Not only does writing your code in such a way that it states your intent make it easier to read for other humans, it also makes it easier for compilers/query planners to understand what you're trying to do and turn it into a more efficient process at run-time. Now query planners are usually pretty good at distilling joins from WHERE clauses, but that form does also make it easier for mistakes to creep in that can murder your query performance in subtle and hard-to-debug ways.
I find it to be especially more readable when I can use JOIN ... USING().
This is assuming that your SQL variant supports it.
From my understanding, those two are different. the result maybe the same, but the the dataset is different after the FROM is executed.
> ON table1.foreignkey = table2.primarykey
The calculated dataset is the result, after the ON clause.
I've only looked at the execution plan in SQL server, but they're the same. Because of the way they're set up you'll get an index seek and an index scan when using the ANSI syntax or the older style. The WHERE clause join does not apply a bunch of filtering on an intermediate state.

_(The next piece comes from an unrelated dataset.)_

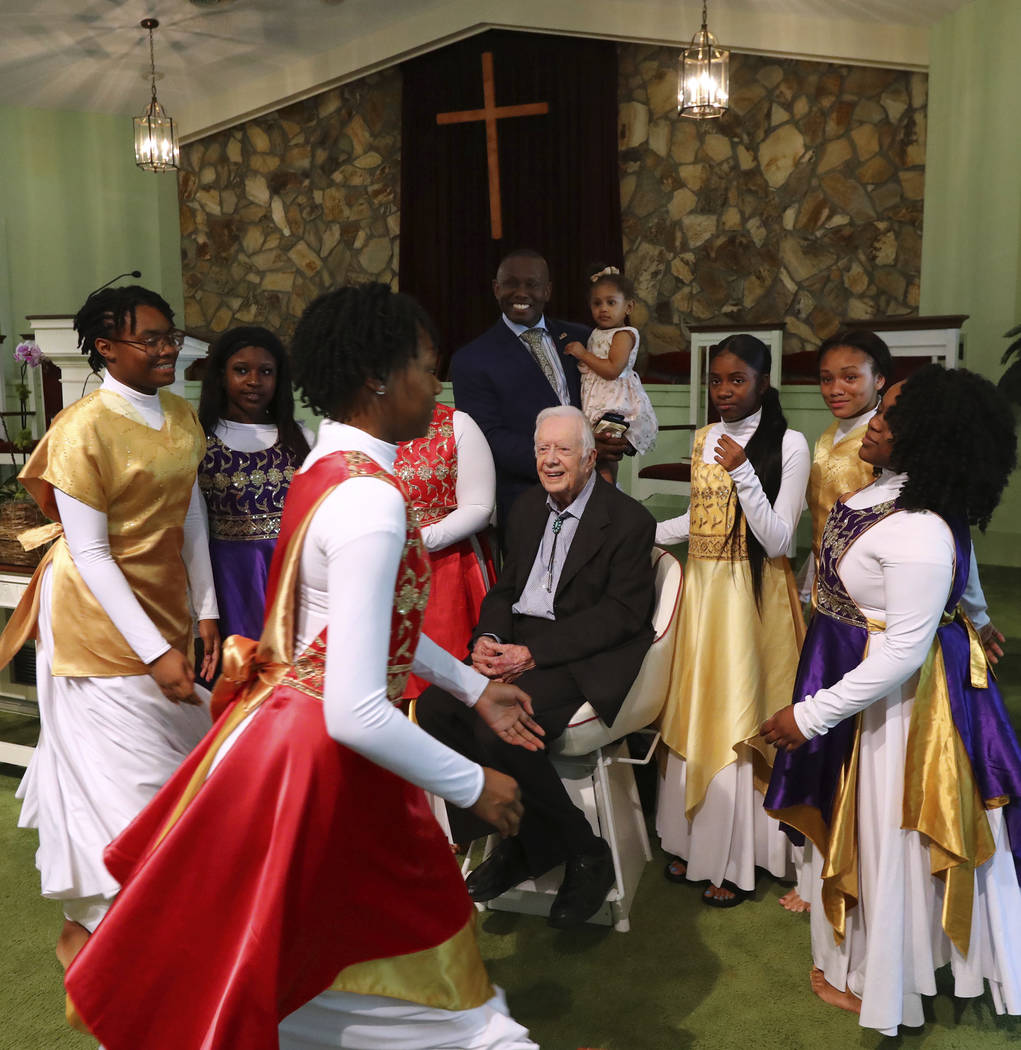 President Jimmy Carter has his picture taken with the Hayiya Dance Theatre, Inc. after they per ...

Wonder what's the difference in PRQL...
Is there a difference between implicit and explicit joins? No, but use an explain plan to be sure.
(Saved you a click)
TLDR: they're the same
With a good enough query planner and optimizer, yes. I'm not sure if that was always the case. I can imagine historically if you were joining on fields that were only indexed in one table and not the other - I'm not saying this is an intelligent thing to do, but it sometimes happens - then controlling the order of the join yourself if the database didn't optimize this for you would be important.
You're setting up a scenario where you'd be in trouble regardless though; controlling the join order would be a local optimization and query would still probably have a table scan, while appropriately indexing would solve any query planner mistakes and give you a more efficient execution in both styles.
But we still don't know if it's more expensive or not... I'm hitting F5 on this page hoping to find out.